Objective: To determine the magnitude of risk for preterm labor associated with specific clinical and environmental factors.
Methods: Using a case-control design, 266 women with preterm labor and 512 controls were interviewed and their medical records reviewed. Crude and adjusted odds ratios were calculated for each risk factor. Population-attributable risks were estimated.

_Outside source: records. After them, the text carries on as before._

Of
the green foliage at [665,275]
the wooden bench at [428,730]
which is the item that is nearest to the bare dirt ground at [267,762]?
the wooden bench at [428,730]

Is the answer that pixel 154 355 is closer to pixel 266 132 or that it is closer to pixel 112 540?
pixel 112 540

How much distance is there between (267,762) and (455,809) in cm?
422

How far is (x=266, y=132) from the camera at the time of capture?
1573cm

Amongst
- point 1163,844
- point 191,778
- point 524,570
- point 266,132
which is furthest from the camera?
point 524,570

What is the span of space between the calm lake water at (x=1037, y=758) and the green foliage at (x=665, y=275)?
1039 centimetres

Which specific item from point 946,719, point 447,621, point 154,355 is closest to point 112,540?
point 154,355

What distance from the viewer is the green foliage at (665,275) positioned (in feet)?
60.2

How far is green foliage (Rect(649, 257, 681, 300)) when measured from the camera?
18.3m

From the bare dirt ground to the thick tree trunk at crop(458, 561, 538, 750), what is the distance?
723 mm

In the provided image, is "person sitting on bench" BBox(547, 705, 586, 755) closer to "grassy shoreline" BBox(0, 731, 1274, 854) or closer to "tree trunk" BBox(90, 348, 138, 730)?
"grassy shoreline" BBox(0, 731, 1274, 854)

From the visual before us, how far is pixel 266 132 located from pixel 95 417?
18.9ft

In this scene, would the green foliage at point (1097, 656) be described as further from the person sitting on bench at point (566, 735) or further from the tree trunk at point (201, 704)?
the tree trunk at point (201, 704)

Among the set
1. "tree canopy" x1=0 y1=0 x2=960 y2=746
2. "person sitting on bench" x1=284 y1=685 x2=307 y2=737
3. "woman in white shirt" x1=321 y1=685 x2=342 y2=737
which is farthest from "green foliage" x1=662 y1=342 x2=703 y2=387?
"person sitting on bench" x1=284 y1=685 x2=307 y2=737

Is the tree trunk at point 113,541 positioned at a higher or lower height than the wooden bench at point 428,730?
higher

Results: Third-trimester bleeding, twin gestation, and chorioamnionitis at presentation were strongly associated with preterm labor (odds ratios 11.2-48.3). A history of a prior preterm delivery, vaginal bleeding in the first or second trimester, maternal diethylstilbestrol exposure, uterine anomalies, and urinary tract infection during pregnancy were associated to a lesser extent (odds ratios 1.6-5.4), as were cigarette smoking and drug use (odds ratios 2.0 and 3.0). Cases who had preterm labor preceded by premature rupture of the membranes had a substantially higher risk of preterm labor if chorioamnionitis, vaginal bleeding early in pregnancy, or urinary tract infection was present. By contrast, women who had intact membranes at the onset of preterm labor carried higher risk when twin gestation, placental abruption, or uterine anomaly was present. The highest population-attributable risks for preterm labor were found in patients with a twin gestation or third-trimester bleeding.
Conclusions: Programs to reduce the preterm delivery rate should consider the attributable risks for the factors they are intended to modify. The attributable risks we obtained suggest that medical strategies to reduce the impact of the clinical variables, especially multiple gestation, and educational programs to decrease smoking and drug use should reduce the preterm delivery rate.